* **WRITTEN EXERCISE A**
Which usernames posted in the forum thread below?
━━━━━ EXTRACT TO READ ━━━━━
# Vizslas and Doberman Pinschers...



## lildancngurl (Jan 13, 2013)

What do you think?

We'll be getting Ginny a little baby sister (or brother if we do get a dobe) when she's around one or two. Whatever age she's more mature. 
If we do get a boy, we'll be neutering him, as we can't spay her (competition dog) to release us from the stresses of stopping them from mating. I do realize that we'll need to stop him from mounting her while she's in heat, still..but I'd much rather do that than worry about my baby becoming pregnant unexpectedly. (How crazy would a dobe/vizsla mix look!?)

We've fallen in love with Vizslas and Dobes alike and think it would be awesome to be owned by them both.
They seem to be the perfect match..high energy, 'velcro-ey' dogs...

Have you guys had any experience with the intermingling of Vizslas and Dobes (We'll be putting him in obedience/training, of course. Wouldn't want an unruly dobe..or a vizsla at that. ) If so, how do they act towards each other? I tried to ask on the doberman forum, but they don't really have any experience with Vizslas over there. I did get one guy saying he had 3 V's and a dobe and that they got along great! I would like a little more input from you guys.

THANK YOU!


----------



## dmak (Jul 25, 2012)

I can't speak so much to there home life, but kauzy's always gotten along with every dobe he's encountered. One of his daily running mates is a dobe and they are great pals. I don't think there would be an issue as both have similar personalities


----------



## datacan (May 15, 2011)

We play with a Dobie intact girl... just because. They play different period


----------



## NeverGiveUpRAC (Aug 27, 2012)

Cole, my V and I live with my mom who has a Doberman, Bella. Cole LOVES her and she enjoys playing with him. They really love going out together to the woods and at the park. They don't cuddle or anything. 

Bella is very protective and possessive of my mom and guards her sometimes so there is jealousy when my mom pays attention to Cole. She will snap at him. She doesn't have any obedience training really...only sit, so having yours in obedience training could possibly rule out any of this behavior I am talking about. She wants the Alpha spot as well so constantly reminds Cole that she is top dog. If Bella was all mine, she would be training with Cole when I do his training and tracking exercises and all that. She is extremely sensitive and shuts down when she doesn't know what I want, example a new game or exercise. 

All in all I think if you handle situations correctly it could def work out. Bella is a sweetheart as is Cole.
━━━━━ THE INPUT ━━━━━
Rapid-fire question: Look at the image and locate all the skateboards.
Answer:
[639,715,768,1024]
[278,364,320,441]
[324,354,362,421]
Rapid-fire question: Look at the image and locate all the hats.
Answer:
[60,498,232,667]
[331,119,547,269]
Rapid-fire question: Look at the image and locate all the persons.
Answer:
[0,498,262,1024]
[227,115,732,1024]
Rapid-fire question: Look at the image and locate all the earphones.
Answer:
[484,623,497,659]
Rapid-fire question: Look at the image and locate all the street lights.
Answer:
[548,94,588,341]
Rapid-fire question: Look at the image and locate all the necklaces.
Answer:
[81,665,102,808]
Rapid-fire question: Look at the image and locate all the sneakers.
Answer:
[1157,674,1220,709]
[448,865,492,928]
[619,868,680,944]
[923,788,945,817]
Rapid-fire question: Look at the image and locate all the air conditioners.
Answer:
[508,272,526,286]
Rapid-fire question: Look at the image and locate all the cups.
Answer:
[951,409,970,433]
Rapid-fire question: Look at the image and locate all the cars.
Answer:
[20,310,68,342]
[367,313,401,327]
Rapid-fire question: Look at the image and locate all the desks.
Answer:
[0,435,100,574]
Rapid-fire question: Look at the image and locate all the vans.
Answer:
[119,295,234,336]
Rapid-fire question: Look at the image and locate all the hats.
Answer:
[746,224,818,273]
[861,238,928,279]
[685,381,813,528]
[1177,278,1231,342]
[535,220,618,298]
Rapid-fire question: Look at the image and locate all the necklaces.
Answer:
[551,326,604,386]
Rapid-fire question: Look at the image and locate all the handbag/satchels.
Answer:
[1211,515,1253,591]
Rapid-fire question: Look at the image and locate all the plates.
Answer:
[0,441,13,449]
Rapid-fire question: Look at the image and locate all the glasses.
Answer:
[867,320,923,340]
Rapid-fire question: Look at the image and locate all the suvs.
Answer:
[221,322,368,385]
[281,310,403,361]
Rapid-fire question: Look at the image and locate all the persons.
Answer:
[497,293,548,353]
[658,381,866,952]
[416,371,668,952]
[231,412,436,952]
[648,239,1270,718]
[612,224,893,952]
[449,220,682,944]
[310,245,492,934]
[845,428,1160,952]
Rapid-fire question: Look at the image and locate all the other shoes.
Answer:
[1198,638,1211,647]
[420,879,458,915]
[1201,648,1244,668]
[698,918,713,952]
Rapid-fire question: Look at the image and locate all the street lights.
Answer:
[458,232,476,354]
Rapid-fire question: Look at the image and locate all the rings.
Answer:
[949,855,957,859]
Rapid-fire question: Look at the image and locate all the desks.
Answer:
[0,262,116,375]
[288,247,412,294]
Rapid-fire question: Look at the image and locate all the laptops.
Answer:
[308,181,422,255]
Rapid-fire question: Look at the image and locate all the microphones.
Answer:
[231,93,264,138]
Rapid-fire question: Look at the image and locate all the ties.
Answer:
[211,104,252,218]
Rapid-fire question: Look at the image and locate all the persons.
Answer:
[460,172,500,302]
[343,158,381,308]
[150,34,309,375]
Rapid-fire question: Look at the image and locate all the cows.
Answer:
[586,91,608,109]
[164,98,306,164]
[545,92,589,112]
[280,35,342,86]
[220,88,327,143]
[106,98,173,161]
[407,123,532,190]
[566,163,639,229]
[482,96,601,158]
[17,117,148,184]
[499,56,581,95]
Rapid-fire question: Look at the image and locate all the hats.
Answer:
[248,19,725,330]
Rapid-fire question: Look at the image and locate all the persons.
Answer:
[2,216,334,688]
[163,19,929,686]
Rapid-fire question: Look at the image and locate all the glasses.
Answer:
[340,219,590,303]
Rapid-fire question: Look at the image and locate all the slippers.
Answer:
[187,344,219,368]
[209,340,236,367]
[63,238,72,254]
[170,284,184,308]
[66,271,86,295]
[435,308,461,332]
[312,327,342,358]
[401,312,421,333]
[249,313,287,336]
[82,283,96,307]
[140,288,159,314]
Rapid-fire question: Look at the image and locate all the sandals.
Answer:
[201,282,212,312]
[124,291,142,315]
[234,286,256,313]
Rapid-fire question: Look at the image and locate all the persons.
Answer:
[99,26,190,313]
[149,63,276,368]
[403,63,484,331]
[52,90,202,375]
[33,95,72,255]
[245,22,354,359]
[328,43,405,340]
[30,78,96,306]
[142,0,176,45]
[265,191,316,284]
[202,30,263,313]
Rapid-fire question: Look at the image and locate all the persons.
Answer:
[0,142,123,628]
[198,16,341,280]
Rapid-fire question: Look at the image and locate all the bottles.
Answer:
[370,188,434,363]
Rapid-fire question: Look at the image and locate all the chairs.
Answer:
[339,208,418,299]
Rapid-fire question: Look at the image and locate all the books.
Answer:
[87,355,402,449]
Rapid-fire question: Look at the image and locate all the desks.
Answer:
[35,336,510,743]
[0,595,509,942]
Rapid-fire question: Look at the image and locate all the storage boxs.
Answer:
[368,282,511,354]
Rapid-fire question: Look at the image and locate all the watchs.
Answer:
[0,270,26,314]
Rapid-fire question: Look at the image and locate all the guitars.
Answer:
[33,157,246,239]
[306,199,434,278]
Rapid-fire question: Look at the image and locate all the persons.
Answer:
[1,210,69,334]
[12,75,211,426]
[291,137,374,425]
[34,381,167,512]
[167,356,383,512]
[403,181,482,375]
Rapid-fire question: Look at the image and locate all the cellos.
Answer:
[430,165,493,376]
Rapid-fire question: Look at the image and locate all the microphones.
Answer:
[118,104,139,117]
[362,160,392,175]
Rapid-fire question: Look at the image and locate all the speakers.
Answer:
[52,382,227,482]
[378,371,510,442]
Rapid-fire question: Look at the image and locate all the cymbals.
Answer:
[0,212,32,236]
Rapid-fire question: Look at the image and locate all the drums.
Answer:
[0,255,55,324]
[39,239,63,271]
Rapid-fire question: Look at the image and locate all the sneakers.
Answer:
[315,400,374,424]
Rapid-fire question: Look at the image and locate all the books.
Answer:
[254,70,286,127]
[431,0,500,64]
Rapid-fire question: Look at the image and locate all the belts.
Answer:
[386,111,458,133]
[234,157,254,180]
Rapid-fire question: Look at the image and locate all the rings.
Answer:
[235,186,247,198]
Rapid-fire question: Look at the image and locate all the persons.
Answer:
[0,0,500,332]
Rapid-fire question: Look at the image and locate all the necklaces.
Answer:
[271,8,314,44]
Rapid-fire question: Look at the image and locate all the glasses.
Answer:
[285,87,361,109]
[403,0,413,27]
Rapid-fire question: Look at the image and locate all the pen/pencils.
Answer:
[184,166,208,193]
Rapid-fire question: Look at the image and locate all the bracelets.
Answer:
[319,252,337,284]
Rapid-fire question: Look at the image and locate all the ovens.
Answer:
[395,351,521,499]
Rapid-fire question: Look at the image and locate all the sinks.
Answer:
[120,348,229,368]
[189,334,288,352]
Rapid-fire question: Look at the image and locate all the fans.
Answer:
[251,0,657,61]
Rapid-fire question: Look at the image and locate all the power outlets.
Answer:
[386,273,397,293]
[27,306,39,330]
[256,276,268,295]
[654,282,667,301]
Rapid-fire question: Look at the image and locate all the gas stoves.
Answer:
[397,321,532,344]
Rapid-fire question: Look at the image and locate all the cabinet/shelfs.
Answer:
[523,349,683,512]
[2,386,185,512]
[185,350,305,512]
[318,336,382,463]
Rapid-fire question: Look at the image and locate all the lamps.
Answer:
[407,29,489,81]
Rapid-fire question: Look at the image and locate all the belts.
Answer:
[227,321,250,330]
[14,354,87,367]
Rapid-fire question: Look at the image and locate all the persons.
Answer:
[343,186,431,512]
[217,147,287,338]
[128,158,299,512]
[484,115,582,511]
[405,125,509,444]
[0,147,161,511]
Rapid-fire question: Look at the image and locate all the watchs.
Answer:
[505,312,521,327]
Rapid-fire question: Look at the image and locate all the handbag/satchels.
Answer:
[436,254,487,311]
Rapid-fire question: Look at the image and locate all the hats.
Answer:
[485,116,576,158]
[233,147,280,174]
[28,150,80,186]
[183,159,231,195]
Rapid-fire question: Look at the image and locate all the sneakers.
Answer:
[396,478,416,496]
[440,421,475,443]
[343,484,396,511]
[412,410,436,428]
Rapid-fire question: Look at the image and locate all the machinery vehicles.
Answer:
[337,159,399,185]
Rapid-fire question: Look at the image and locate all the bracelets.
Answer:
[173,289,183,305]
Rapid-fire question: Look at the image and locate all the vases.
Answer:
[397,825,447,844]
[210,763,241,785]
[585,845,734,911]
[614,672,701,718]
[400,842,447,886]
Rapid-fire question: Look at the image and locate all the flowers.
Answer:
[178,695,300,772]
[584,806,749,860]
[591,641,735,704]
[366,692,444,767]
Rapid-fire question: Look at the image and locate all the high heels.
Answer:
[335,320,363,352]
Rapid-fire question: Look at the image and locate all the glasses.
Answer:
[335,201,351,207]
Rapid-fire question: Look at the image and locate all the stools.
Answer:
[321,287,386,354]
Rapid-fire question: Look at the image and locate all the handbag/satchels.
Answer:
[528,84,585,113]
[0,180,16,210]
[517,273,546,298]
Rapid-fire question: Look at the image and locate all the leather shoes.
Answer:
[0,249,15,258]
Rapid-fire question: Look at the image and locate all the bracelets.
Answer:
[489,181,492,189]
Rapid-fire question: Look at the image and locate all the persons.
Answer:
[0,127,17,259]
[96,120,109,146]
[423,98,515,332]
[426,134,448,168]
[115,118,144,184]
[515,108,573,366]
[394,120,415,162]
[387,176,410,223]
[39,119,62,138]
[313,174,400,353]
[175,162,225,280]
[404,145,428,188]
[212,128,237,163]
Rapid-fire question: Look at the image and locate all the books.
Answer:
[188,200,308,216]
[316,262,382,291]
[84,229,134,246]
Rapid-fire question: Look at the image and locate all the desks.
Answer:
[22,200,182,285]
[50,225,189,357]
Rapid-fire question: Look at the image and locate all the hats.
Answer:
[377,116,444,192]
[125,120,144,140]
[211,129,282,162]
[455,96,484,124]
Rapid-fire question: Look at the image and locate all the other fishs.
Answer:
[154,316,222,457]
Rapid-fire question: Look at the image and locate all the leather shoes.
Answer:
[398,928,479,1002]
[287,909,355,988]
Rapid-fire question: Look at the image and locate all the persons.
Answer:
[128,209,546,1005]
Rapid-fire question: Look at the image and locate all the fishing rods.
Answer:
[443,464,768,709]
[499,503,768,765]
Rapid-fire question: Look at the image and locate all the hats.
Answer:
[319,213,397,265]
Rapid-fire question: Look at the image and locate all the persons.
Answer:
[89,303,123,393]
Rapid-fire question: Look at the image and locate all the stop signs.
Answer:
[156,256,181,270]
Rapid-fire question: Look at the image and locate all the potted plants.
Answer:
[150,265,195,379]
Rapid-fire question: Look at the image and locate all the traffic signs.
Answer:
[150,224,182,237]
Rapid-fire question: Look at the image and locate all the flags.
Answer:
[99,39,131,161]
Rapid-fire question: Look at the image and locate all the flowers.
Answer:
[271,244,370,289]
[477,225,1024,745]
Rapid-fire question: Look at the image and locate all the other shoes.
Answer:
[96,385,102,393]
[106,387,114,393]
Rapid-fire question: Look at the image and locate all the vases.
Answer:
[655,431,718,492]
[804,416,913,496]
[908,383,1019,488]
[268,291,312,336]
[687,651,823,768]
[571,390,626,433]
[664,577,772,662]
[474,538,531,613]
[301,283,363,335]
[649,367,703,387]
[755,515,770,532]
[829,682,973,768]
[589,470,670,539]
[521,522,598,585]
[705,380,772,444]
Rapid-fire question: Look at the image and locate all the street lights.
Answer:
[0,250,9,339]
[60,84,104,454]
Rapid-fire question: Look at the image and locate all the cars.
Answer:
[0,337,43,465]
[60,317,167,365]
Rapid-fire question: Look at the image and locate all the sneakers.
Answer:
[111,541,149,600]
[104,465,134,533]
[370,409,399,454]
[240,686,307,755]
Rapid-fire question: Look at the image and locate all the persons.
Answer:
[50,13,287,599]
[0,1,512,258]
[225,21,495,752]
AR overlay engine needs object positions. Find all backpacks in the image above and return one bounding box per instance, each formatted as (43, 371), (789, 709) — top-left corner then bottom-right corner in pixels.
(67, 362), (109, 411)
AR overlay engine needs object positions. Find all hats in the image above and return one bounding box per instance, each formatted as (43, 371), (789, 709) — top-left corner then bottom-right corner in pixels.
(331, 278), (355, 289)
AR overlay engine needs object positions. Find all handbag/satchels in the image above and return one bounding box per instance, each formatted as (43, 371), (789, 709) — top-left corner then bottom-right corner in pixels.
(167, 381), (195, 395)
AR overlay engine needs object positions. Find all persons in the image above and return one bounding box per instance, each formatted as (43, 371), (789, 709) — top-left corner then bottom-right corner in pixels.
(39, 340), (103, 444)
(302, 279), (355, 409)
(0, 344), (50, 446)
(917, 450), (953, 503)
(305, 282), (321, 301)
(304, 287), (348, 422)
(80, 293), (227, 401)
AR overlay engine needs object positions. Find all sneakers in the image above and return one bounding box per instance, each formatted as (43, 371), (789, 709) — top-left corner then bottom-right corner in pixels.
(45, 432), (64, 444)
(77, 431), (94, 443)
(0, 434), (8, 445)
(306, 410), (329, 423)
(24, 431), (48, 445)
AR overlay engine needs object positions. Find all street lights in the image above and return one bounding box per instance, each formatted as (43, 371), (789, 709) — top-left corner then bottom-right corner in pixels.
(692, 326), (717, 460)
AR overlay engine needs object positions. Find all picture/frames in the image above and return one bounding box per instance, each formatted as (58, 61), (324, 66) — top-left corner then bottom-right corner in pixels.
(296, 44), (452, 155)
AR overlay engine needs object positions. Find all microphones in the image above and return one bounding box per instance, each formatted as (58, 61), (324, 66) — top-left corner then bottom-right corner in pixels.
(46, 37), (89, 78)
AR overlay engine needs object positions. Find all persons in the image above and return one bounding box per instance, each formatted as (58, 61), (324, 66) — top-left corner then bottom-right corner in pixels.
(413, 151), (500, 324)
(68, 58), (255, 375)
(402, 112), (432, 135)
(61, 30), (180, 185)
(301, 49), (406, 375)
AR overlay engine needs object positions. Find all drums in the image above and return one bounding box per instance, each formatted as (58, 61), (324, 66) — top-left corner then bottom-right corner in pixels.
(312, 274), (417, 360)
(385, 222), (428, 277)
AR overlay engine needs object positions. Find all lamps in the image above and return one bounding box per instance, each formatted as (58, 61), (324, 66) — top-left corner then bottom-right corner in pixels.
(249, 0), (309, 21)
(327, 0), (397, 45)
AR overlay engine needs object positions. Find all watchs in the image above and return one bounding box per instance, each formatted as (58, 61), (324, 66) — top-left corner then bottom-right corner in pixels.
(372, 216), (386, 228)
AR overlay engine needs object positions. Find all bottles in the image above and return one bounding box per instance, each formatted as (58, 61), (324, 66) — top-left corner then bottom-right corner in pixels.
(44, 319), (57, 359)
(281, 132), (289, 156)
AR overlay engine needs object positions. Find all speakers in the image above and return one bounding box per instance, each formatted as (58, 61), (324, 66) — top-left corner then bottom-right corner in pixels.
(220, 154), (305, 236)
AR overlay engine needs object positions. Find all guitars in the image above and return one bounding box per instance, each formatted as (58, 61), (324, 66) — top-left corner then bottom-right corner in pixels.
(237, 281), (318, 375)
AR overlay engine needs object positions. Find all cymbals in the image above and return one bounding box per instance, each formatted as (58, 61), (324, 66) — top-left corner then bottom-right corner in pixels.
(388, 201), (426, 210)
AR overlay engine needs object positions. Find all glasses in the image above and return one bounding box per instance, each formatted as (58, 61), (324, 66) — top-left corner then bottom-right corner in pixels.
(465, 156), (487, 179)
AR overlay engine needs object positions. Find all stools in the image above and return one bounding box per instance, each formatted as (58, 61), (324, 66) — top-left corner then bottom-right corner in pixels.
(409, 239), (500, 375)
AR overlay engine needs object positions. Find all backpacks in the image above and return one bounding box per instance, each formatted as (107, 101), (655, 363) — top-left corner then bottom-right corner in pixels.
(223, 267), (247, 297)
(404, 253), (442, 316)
━━━━━
* **WRITTEN EXERCISE B**
Which lines of the records contain the word "stools"? Gather each of them in full.

* **RESULT A**
lildancngurl
dmak
datacan
NeverGiveUpRAC

* **RESULT B**
Rapid-fire question: Look at the image and locate all the stools.
AR overlay engine needs object positions. Find all stools in the image above and return one bounding box per instance, each formatted as (58, 61), (324, 66) — top-left corner then bottom-right corner in pixels.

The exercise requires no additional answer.